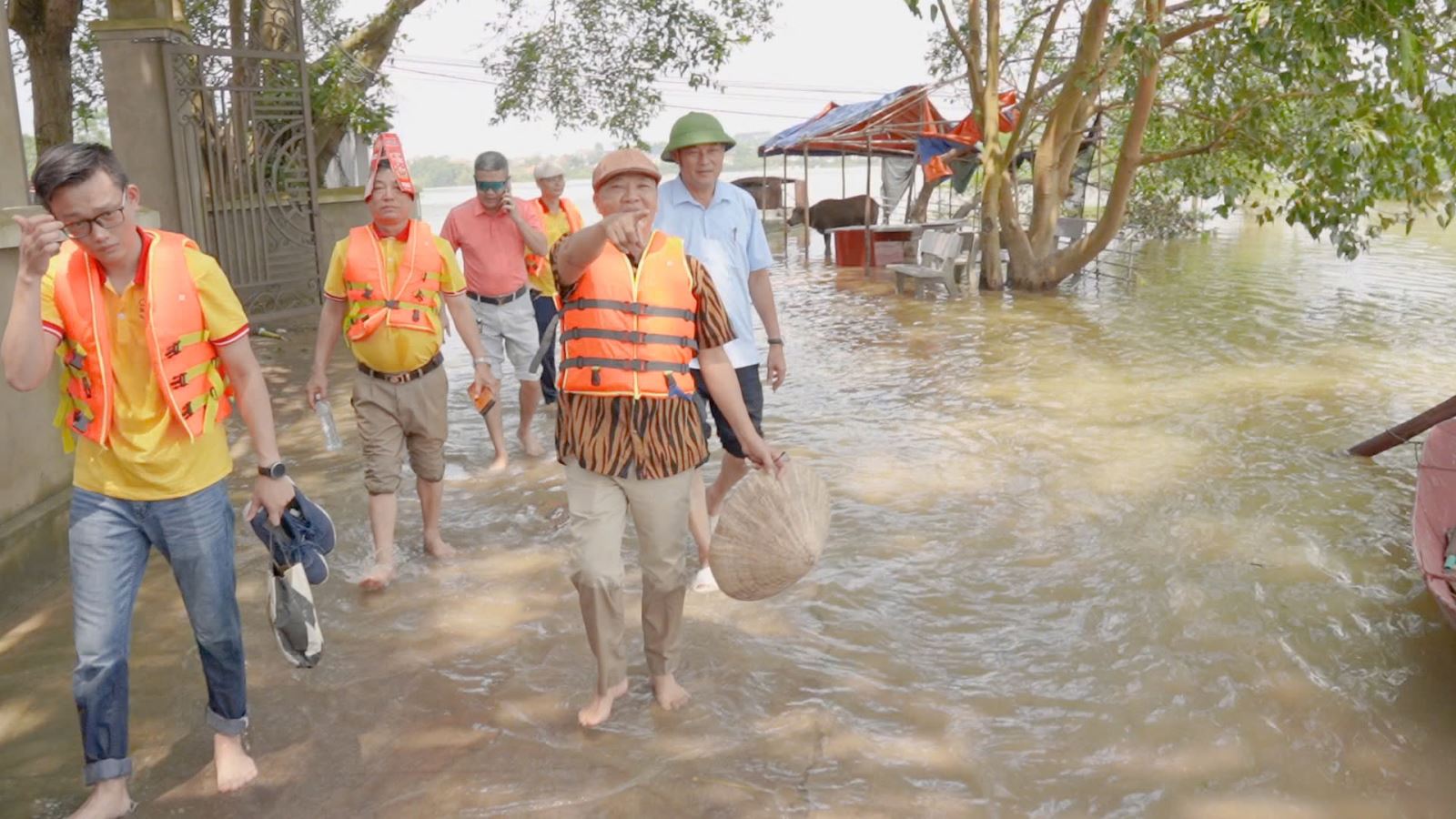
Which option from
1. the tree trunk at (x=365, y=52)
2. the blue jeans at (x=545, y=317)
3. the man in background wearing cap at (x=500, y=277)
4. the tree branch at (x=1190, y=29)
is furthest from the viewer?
the tree trunk at (x=365, y=52)

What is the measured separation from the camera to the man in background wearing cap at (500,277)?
695cm

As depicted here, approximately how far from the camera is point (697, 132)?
4.48 meters

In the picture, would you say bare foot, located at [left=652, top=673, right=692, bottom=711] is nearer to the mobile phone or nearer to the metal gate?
the mobile phone

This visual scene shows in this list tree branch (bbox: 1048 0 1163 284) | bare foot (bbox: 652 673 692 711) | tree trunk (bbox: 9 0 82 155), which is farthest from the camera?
tree branch (bbox: 1048 0 1163 284)

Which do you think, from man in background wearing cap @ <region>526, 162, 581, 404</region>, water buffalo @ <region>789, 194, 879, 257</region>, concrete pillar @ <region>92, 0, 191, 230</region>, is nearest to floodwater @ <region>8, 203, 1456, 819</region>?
man in background wearing cap @ <region>526, 162, 581, 404</region>

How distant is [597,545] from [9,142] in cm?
328

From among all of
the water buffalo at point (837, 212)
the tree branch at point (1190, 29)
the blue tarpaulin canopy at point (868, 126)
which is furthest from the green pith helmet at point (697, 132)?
the water buffalo at point (837, 212)

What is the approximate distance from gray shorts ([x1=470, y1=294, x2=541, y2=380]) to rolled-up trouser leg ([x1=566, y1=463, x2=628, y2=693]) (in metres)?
3.55

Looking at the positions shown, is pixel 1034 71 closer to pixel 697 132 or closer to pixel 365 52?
pixel 365 52

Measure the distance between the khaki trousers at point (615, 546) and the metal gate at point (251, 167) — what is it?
9.14 m

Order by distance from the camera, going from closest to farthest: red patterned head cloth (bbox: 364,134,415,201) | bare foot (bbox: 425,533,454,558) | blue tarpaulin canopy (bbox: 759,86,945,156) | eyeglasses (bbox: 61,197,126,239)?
eyeglasses (bbox: 61,197,126,239), red patterned head cloth (bbox: 364,134,415,201), bare foot (bbox: 425,533,454,558), blue tarpaulin canopy (bbox: 759,86,945,156)

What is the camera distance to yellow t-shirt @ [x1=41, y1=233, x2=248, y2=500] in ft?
10.6

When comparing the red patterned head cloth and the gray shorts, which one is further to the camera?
the gray shorts

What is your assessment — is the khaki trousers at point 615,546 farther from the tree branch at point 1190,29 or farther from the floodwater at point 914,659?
the tree branch at point 1190,29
---
▶ _Requirements_
Count the lines in the material above that contain the string "floodwater", with case counting, and reply with the number alone.

▶ _Response_
2